Departing from his prepared text, he added. "It makes one cry to see the spectacle of these days in which human beings have been treated like merchandise."
Italy's right-wing Northern League, which has won votes from people who say migrants take resources from a long-stagnant economy, is very strong in the neighbouring Lombardy and Veneto regions.
Francis has made immigration a top priority of his papacy. His first trip in 2013 was to the southern island of Lampedusa to pay tribute to the thousands of migrants who have died trying to cross the Mediterranean.
France and Austria have stepped up border controls on migrants from Italy, turning back hundreds and leaving many camped out in train stations in Rome and Milan.
Francis later went to the cathedral where he sat in silent veneration before the shroud bearing an image, eerily reversed like a photographic negative, of a man with the wounds of a crucifixion.
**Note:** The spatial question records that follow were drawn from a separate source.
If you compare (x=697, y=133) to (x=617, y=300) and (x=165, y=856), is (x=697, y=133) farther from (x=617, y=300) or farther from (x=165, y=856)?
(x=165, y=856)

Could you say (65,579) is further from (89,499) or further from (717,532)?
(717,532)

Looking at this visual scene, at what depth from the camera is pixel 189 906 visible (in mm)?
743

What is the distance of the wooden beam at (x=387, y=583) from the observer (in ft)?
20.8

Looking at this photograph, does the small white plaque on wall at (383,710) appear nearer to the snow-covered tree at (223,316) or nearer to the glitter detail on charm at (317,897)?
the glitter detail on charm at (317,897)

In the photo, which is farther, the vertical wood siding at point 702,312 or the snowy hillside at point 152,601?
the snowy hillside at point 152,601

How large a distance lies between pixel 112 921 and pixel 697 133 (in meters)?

Measuring 4.4 metres by 1.2 metres, it shows the back and front of a bearded man, his arms crossed on his chest. It is marked by what appear to be rivulets of blood from wounds in the wrists, feet and side.
Carbon dating tests by three laboratories in 1988 caused a sensation by dating it from between 1260 and 1390. Sceptics say it is a masterful medieval forgery but some have challenged the accuracy of those tests.